-- begin --

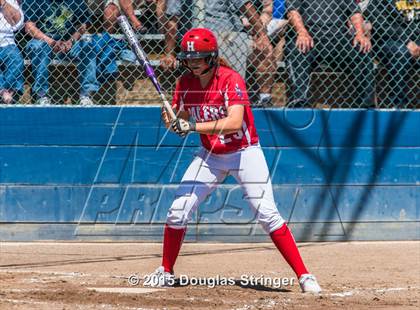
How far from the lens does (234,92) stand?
6.32m

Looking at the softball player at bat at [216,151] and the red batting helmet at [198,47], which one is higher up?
the red batting helmet at [198,47]

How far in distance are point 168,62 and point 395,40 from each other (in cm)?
242

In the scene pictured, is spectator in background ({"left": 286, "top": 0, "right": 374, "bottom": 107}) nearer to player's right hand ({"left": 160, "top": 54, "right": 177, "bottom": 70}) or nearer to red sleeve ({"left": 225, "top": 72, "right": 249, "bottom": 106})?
player's right hand ({"left": 160, "top": 54, "right": 177, "bottom": 70})

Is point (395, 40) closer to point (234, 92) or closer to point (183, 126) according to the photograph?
point (234, 92)

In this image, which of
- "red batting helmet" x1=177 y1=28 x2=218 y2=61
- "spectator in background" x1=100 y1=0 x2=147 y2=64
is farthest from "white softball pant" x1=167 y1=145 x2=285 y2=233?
"spectator in background" x1=100 y1=0 x2=147 y2=64

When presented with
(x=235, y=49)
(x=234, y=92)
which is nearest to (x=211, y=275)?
(x=234, y=92)

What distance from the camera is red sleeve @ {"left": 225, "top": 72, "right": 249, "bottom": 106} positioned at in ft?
20.6

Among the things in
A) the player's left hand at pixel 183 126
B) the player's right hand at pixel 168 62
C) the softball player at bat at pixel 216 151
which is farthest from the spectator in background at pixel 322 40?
the player's left hand at pixel 183 126

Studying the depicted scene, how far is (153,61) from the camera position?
8758mm

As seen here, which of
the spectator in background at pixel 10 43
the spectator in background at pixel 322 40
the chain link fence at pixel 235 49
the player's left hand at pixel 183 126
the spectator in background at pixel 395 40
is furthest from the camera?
the spectator in background at pixel 395 40

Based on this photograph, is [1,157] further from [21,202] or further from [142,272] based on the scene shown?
[142,272]

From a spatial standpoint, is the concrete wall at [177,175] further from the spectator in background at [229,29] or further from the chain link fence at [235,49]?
the spectator in background at [229,29]

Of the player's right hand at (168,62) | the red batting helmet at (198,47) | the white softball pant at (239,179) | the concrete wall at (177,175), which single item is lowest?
the concrete wall at (177,175)

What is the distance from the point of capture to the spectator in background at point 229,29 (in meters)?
8.68
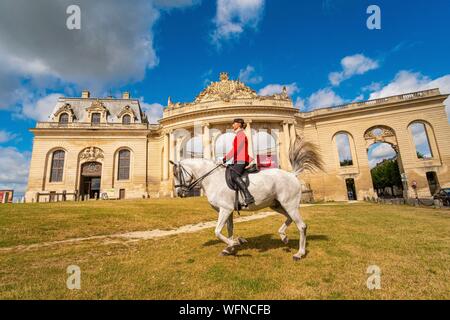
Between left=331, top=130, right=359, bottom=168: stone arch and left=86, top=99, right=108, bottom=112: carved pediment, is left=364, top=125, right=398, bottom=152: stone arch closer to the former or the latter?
left=331, top=130, right=359, bottom=168: stone arch

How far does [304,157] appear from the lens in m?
7.21

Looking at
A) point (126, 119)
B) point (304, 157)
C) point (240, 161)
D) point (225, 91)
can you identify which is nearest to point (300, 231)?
point (240, 161)

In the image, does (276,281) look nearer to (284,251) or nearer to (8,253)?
(284,251)

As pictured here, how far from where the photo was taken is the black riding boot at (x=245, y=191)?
5.77 m

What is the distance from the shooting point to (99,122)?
44.2m

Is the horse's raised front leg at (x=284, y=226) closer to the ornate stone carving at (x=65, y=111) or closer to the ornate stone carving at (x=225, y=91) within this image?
the ornate stone carving at (x=225, y=91)

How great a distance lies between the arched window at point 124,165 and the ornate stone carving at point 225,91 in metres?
17.0

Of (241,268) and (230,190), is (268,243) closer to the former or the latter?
(230,190)

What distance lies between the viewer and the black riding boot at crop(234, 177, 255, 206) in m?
5.77

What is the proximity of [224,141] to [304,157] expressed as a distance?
1217 inches

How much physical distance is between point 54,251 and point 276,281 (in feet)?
22.0

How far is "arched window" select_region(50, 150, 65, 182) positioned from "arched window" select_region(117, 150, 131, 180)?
386 inches

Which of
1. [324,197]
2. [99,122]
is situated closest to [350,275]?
[324,197]

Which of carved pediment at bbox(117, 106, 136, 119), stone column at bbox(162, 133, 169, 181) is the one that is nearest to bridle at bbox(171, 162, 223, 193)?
stone column at bbox(162, 133, 169, 181)
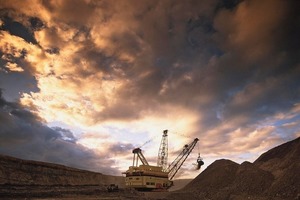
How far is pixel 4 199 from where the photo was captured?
91.8ft

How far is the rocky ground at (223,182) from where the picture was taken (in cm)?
2862

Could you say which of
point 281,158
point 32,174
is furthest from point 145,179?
point 32,174

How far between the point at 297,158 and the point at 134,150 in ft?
131

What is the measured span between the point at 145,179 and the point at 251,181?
22.5 meters

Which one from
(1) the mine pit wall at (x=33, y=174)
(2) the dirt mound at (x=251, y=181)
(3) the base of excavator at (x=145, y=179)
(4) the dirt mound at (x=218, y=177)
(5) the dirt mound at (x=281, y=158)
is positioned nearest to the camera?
(2) the dirt mound at (x=251, y=181)

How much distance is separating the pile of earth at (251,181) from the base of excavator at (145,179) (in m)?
9.95

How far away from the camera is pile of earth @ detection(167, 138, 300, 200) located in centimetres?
2725

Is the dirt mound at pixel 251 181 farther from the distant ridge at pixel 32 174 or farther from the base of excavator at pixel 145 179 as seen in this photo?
the distant ridge at pixel 32 174

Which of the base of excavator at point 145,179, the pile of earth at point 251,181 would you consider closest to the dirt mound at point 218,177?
the pile of earth at point 251,181

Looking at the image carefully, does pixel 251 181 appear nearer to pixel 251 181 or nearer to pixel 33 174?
pixel 251 181

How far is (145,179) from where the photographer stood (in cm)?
5009

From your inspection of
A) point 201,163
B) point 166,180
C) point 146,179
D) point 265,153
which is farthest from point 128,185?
point 265,153

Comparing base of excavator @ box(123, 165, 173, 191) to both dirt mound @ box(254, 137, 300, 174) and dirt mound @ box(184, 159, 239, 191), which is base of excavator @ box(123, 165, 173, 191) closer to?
dirt mound @ box(184, 159, 239, 191)

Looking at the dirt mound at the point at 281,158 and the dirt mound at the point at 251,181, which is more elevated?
the dirt mound at the point at 281,158
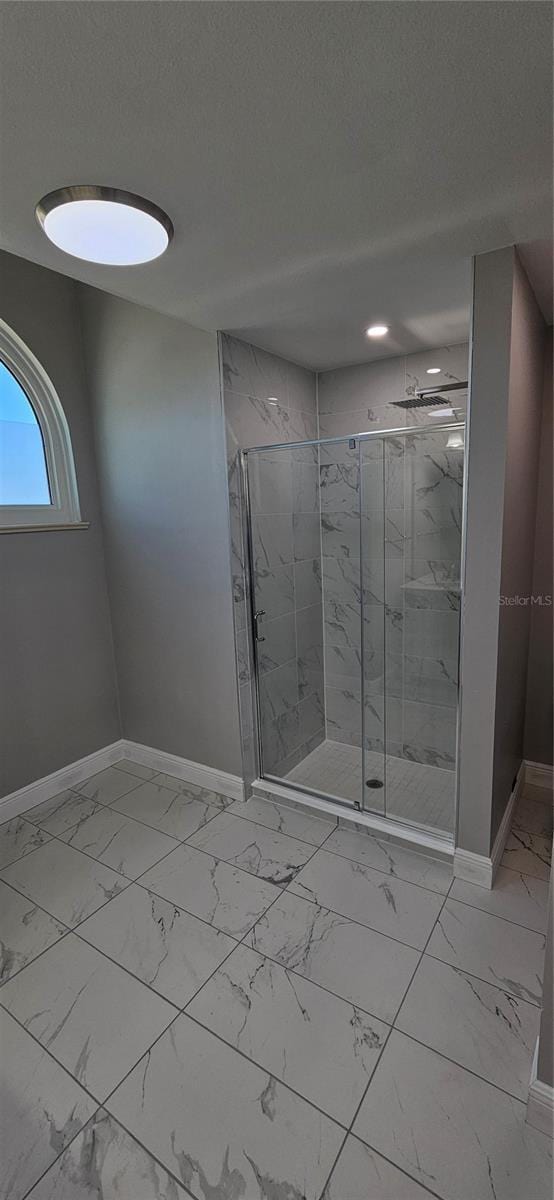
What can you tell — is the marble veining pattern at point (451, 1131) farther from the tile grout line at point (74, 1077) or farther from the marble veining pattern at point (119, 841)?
the marble veining pattern at point (119, 841)

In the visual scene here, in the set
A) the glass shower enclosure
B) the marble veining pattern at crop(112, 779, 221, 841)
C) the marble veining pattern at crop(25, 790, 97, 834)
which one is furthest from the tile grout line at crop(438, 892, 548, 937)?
the marble veining pattern at crop(25, 790, 97, 834)

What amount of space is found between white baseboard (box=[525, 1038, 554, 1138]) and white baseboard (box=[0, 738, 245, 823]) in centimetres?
163

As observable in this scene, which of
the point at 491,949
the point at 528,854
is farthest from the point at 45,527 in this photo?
the point at 528,854

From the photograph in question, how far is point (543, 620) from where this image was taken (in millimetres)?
2557

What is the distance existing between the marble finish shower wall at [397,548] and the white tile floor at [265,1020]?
0.76 m

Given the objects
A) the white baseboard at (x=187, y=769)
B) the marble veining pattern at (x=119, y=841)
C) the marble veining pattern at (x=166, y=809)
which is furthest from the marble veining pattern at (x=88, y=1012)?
the white baseboard at (x=187, y=769)

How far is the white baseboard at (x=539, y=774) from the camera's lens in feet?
8.80

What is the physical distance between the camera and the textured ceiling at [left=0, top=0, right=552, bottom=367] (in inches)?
33.3

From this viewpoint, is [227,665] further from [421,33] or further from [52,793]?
[421,33]

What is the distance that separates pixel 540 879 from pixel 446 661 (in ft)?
3.57

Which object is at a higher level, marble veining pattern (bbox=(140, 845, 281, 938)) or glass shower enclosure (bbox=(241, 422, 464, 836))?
Answer: glass shower enclosure (bbox=(241, 422, 464, 836))

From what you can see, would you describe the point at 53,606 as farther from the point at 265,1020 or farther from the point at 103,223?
the point at 265,1020

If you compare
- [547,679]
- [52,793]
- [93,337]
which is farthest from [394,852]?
[93,337]

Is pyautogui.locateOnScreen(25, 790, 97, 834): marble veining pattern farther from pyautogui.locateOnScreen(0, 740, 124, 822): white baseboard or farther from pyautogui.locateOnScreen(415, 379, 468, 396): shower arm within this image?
pyautogui.locateOnScreen(415, 379, 468, 396): shower arm
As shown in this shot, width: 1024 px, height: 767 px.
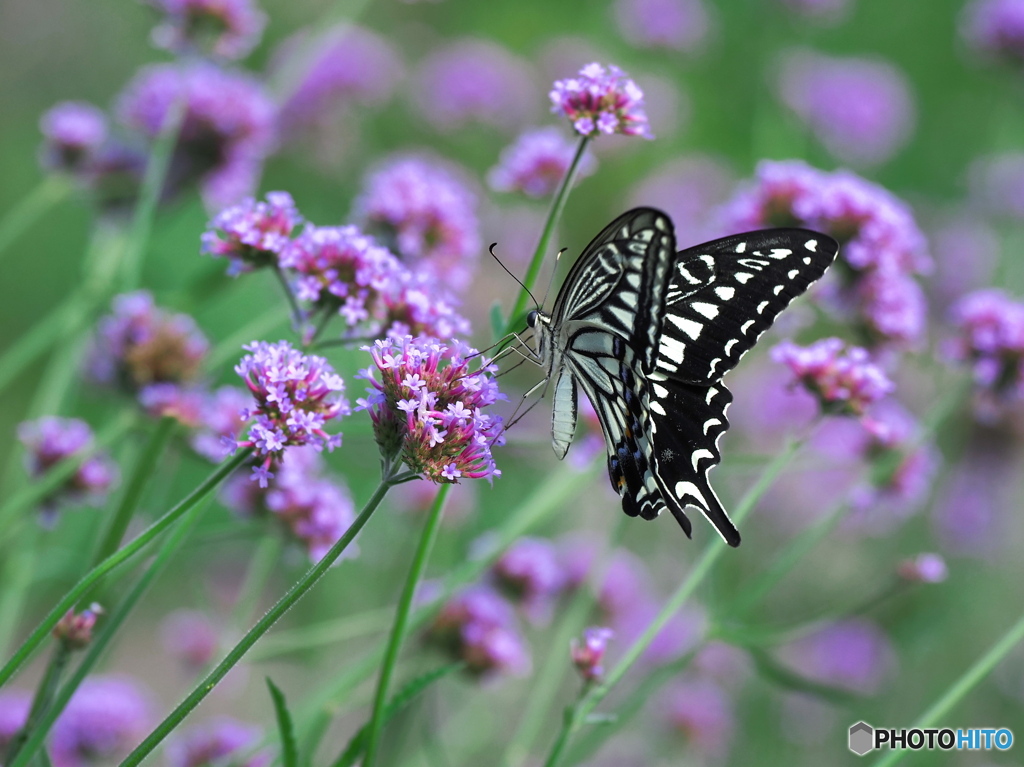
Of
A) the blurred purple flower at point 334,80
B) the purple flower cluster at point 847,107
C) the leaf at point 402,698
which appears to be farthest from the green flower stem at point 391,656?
the purple flower cluster at point 847,107

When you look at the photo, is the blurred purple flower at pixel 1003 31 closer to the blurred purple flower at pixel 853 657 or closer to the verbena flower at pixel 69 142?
the blurred purple flower at pixel 853 657

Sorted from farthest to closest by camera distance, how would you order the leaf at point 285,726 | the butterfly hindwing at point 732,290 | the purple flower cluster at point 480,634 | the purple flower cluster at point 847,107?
the purple flower cluster at point 847,107
the purple flower cluster at point 480,634
the butterfly hindwing at point 732,290
the leaf at point 285,726

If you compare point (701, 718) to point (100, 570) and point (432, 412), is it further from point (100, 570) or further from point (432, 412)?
point (100, 570)

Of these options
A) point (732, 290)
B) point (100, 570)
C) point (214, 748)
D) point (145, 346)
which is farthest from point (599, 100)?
point (214, 748)

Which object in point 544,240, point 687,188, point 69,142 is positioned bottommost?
point 544,240

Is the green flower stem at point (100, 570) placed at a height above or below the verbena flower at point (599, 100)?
below

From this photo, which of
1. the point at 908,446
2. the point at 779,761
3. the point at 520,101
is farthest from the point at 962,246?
the point at 908,446

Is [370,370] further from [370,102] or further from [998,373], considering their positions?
[370,102]
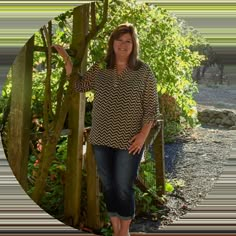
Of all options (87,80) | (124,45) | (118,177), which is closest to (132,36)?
(124,45)

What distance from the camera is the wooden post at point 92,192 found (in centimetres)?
192

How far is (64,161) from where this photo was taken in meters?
1.94

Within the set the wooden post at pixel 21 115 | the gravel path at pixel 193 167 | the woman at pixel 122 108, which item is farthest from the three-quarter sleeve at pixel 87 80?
the gravel path at pixel 193 167

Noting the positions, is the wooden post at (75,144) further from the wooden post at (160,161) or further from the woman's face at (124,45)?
the wooden post at (160,161)

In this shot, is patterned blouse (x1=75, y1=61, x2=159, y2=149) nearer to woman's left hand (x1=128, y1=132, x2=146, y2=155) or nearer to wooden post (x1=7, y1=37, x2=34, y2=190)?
woman's left hand (x1=128, y1=132, x2=146, y2=155)

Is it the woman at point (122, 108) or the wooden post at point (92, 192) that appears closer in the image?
the woman at point (122, 108)

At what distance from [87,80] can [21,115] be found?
0.23 m

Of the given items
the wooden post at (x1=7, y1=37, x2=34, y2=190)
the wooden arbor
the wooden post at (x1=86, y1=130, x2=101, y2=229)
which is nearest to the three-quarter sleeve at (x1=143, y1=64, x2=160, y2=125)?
the wooden arbor

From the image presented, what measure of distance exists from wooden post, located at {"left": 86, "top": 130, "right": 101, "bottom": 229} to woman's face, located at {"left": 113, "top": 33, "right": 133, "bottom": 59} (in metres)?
0.30

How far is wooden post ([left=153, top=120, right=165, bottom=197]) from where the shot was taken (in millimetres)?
1879

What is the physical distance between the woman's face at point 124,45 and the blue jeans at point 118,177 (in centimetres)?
28

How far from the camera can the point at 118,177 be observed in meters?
1.88

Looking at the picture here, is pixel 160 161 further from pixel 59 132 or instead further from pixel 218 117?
pixel 59 132

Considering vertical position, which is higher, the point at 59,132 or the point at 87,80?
the point at 87,80
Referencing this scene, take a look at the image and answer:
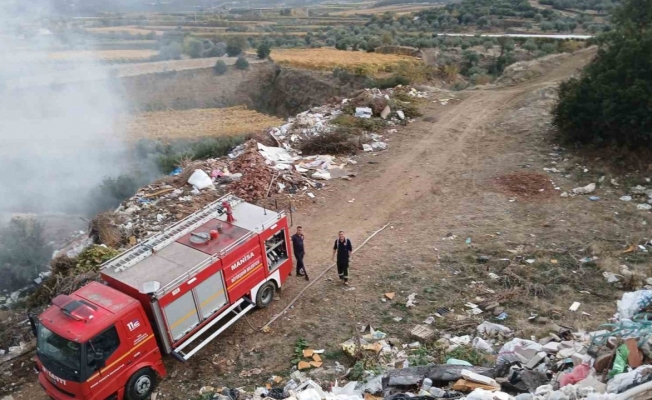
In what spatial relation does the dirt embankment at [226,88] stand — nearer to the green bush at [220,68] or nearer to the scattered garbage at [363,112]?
the green bush at [220,68]

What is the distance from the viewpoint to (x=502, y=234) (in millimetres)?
11078

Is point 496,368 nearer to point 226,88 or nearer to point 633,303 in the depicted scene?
point 633,303

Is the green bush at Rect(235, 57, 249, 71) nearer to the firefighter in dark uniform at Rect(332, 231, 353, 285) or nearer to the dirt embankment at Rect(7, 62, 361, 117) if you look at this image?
the dirt embankment at Rect(7, 62, 361, 117)

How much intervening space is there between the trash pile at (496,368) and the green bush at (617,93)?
7.19 metres

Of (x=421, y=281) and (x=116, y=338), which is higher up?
(x=116, y=338)

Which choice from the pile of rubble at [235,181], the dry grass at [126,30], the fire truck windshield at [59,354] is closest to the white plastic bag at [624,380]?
the fire truck windshield at [59,354]

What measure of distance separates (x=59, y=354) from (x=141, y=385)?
1.26 m

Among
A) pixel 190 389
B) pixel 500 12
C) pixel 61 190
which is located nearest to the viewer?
pixel 190 389

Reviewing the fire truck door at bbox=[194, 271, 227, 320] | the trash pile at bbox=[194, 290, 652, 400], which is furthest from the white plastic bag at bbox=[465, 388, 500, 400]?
the fire truck door at bbox=[194, 271, 227, 320]

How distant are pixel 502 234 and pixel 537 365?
4.91 meters

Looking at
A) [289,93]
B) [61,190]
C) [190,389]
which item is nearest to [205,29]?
[289,93]

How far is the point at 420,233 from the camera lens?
37.6 feet

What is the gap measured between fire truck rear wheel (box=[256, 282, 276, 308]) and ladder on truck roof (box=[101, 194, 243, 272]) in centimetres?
155

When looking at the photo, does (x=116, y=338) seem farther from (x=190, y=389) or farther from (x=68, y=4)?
(x=68, y=4)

-- end --

== Written request ==
Every line from the one containing "Which choice from" through the end of the data must be repeated exactly, and no other line.

== Result of this task ==
Which choice from the pile of rubble at [235,181], the dry grass at [126,30], the fire truck windshield at [59,354] is closest to the white plastic bag at [624,380]?
the fire truck windshield at [59,354]

What measure of distance separates (x=59, y=354) from (x=141, y=385)?
1.26 m

Among
A) pixel 190 389
B) pixel 500 12
C) pixel 61 190
which is located nearest to the viewer?
pixel 190 389

Reviewing the fire truck door at bbox=[194, 271, 227, 320] | the trash pile at bbox=[194, 290, 652, 400], which is furthest from the white plastic bag at bbox=[465, 388, 500, 400]?
the fire truck door at bbox=[194, 271, 227, 320]

How distant are pixel 502 234 and pixel 537 365?
4.91 meters

Looking at
A) [289,93]
B) [61,190]
C) [190,389]
which item is nearest to [205,29]?
[289,93]

How far is the point at 420,233 from the camera lens?
37.6 feet

What is the gap measured between fire truck rear wheel (box=[256, 282, 276, 308]) and ladder on truck roof (box=[101, 194, 243, 272]) in centimetres?
155

When looking at the photo, does (x=116, y=338) seem farther from (x=190, y=389) or farther from (x=68, y=4)?
(x=68, y=4)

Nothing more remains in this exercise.